Warren Buffett speaks prior to Berkshire Hathaway’s annual shareholder meeting in Omaha, Nebraska on May 3, 2024.
David A. Grogen | CNBC
Warren Buffett’s Berkshire Hathaway has cut its stake in Bank of America to less than 10% amid a selloff that began in mid-July.
In one Thursday evening report Together with the U.S. Securities and Exchange Commission, Buffett announced the sale of more than 9.5 million shares in three transactions from Tuesday to Thursday. The move reduces his holdings to 775 million shares, or a stake of about 9.987%.
Since the stake is now below the key 10% threshold, Berkshire is no longer obliged to report related transactions in a timely manner. The SEC requires shareholders who own more than 10% of a company’s stock to report transactions involving that company’s equity within two business days.
Buffett watchers won’t find out the Oracle of Omaha’s next moves for a while. The next 13F filing, in mid-November, won’t reveal Berkshire’s stock holdings until late September. Berkshire remains BofA’s largest institutional investor.
The bank’s shares are up about 1% over the past month, despite the Berkshire sale. Bank of America CEO Brian Moynihan previously said the market is absorbing the shares, helped by the bank’s own buybacks.

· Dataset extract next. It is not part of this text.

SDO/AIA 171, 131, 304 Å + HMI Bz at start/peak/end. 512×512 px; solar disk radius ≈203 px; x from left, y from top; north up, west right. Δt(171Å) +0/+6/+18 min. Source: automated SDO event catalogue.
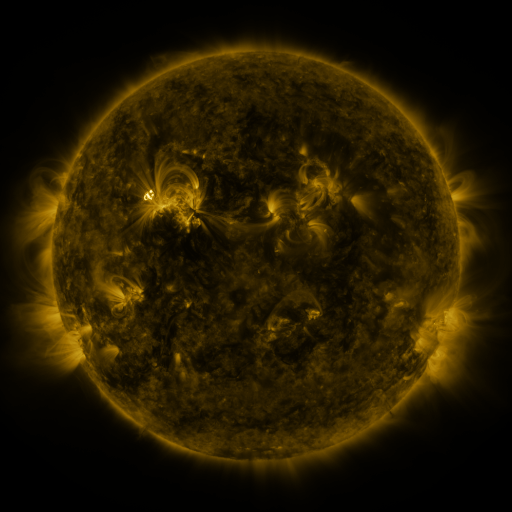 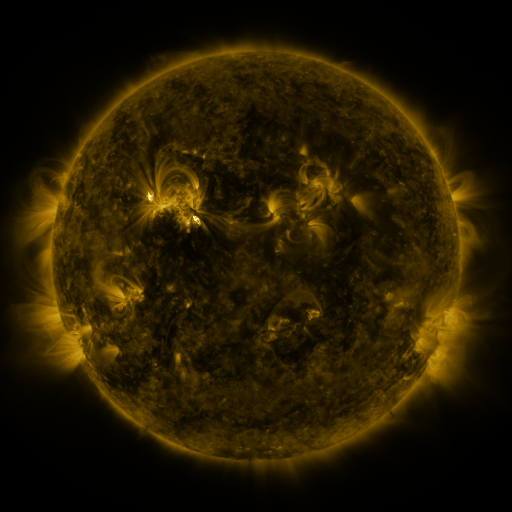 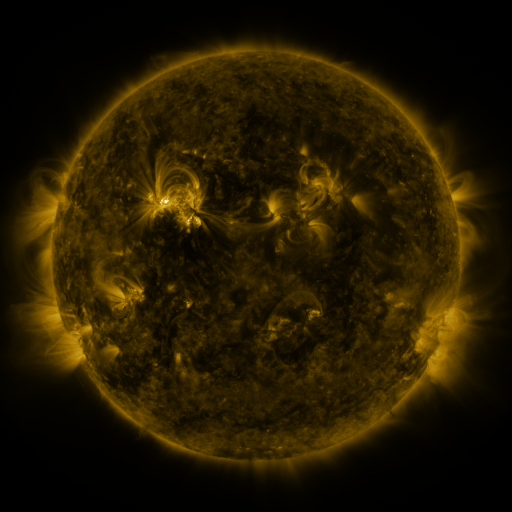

Buffett bought $5 billion worth of Bank of America preferred stock and warrants in 2011 to boost confidence in the embattled lender in the wake of the subprime mortgage crisis. He converted the warrants into common stock in 2017, making Berkshire the bank’s largest shareholder. Buffett then added another 300 million shares to his bet in 2018 and 2019.
‘Very careful’
The recent BofA sales came after Buffett dumped a variety of longtime banking sector holdings in recent years, including JPMorgan, Goldman Sachs, Wells Fargo and US Bancorp. Berkshire’s CEO struck a pessimistic tone last year when he spoke about the banking sector in 2023. crisis.
“You don’t know at all what happened to the stickiness of deposits,” Buffett said. “It changed in 2008. It changed because of that. And that changes everything. We are very careful in such a situation when it comes to bank ownership.”
Buffett thinks the banks went bankrupt in 2008 global financial crisisand again in 2023, confidence in the system declined, exacerbated by poor reporting from regulators and politicians. Meanwhile, digitalization and fintech made the bank a simple matter in times of crisis.